On September BO, 1996, President Clinton signed the Illegal Immigration Reform and Immigrant Responsibility Act of 1996 (IIRIRA), Pub.L. 104-208, 110 Stat. 3009-546, into law. Section 309(c)(4)(E) of IIR-IRA provides for special transitional rules governing changes in judicial review and states, in part, that “there shall be no appeal of any discretionary decision under section 212(c), 212(h), 212(i), 244 [suspension of deportation] or 245 of the Immigration and Nationality Act----” This provision applies to all cases where the final order of exclusion or deportation is entered more than thirty days after the enactment of the Act (October 30, 1996), See IIRIRA § 309(c)(4). Because the BIA’s order was entered on July 3, 2002, § 309(c)(4)(E) applies to Piperkoski’s case. See Mayard v. INS, 129 F.3d 438, 439 (8th Cir.1997); Narayan v. INS, 105 F.3d 1335, 1335 (9th Cir.1997).

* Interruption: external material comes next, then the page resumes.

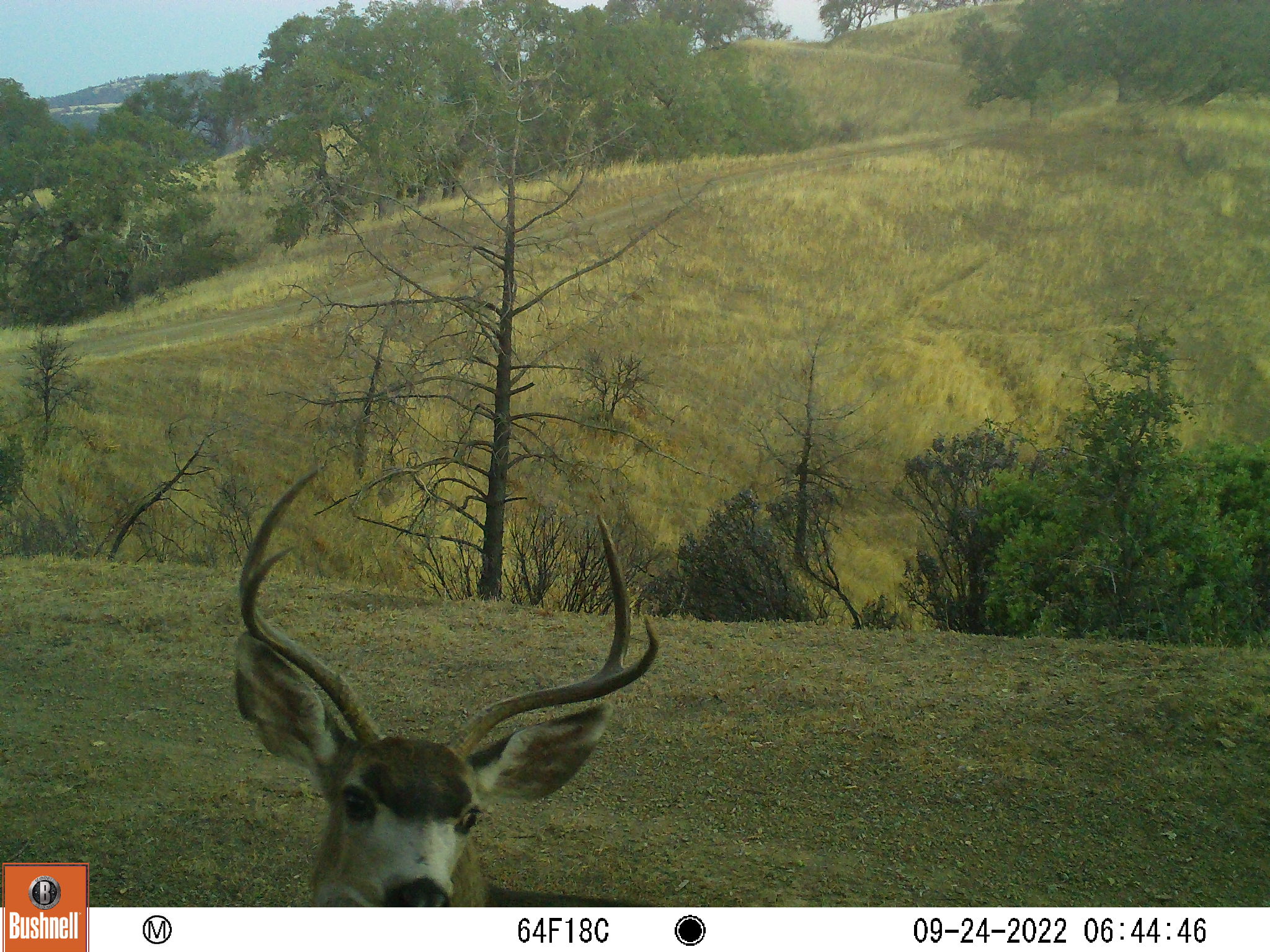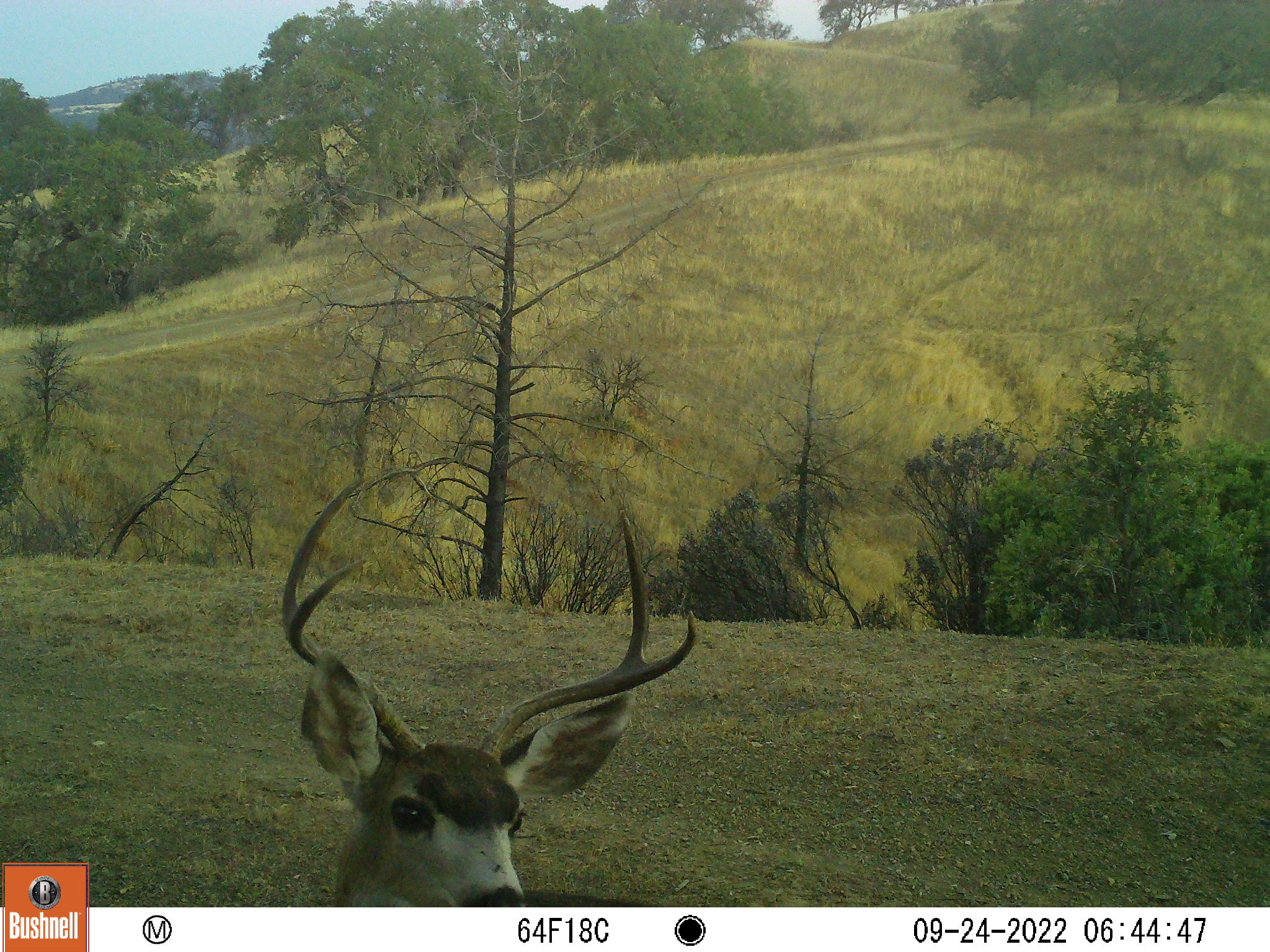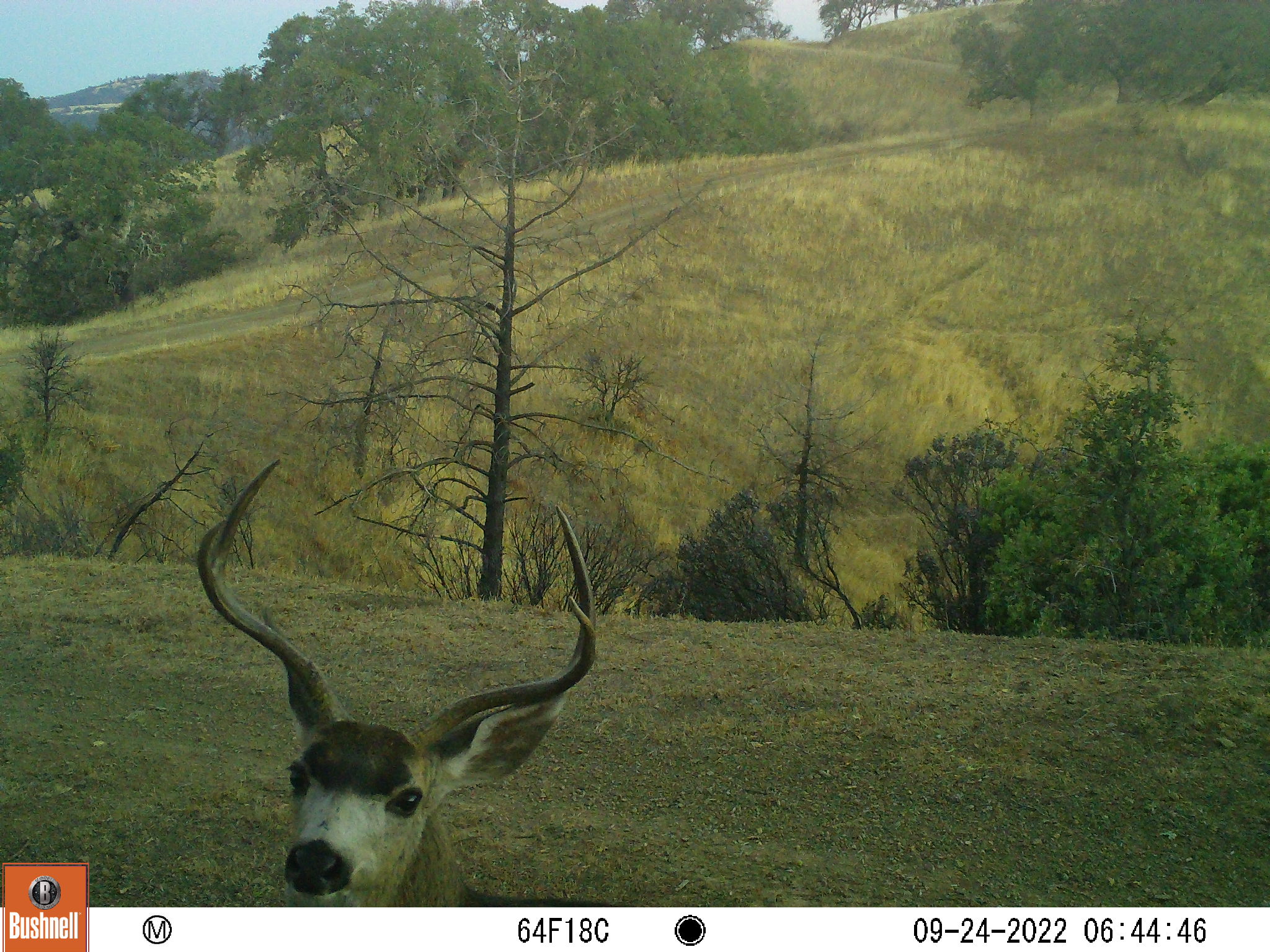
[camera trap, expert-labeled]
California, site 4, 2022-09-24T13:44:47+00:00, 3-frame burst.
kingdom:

Section 309(c)(4)(E) specifically precludes review of discretionary decisions by the BIA. See Mendes v. INS, 197 F.3d 6, 8-9 (1st Cir.1999); Antonio-Cruz v. INS, 147 F.3d 1129, 1130-31 (9th Cir.1998); Kalaw v. INS, 133 F.3d 1147, 1151-52 (9th Cir.1997). Regarding the application for the suspension of deportation, the question of whether deportation will result in “extreme hardship” to an alien is “a discretionary decision barred from judicial review by § 309(c)(4)(E).” Bernal-Vallejo v. INS, 195 F.3d 56, 63 (1st Cir.1999).

In this case, the IJ denied Piperkoski’s application for suspension of deportation based on his discretionary determination that Piperkoski failed to establish that deportation would result in extreme hardship to himself or to a qualifying relative. Thus, § 309(c)(4)(E) bars judicial review of the merits of the IJ’s order. See Najjar v. Ashcroft, 257 F.3d 1262, 1298 (11th Cir. 2001); Escalera v. INS, 222 F.3d 753, 755-56 (10th Cir.2000), Bernal-Vallejo, 195 F.3d at 63; Moosa v. INS, 171 F.3d 994, 1012-13 (5th Cir.1999).

Thus, the petition for judicial review is denied.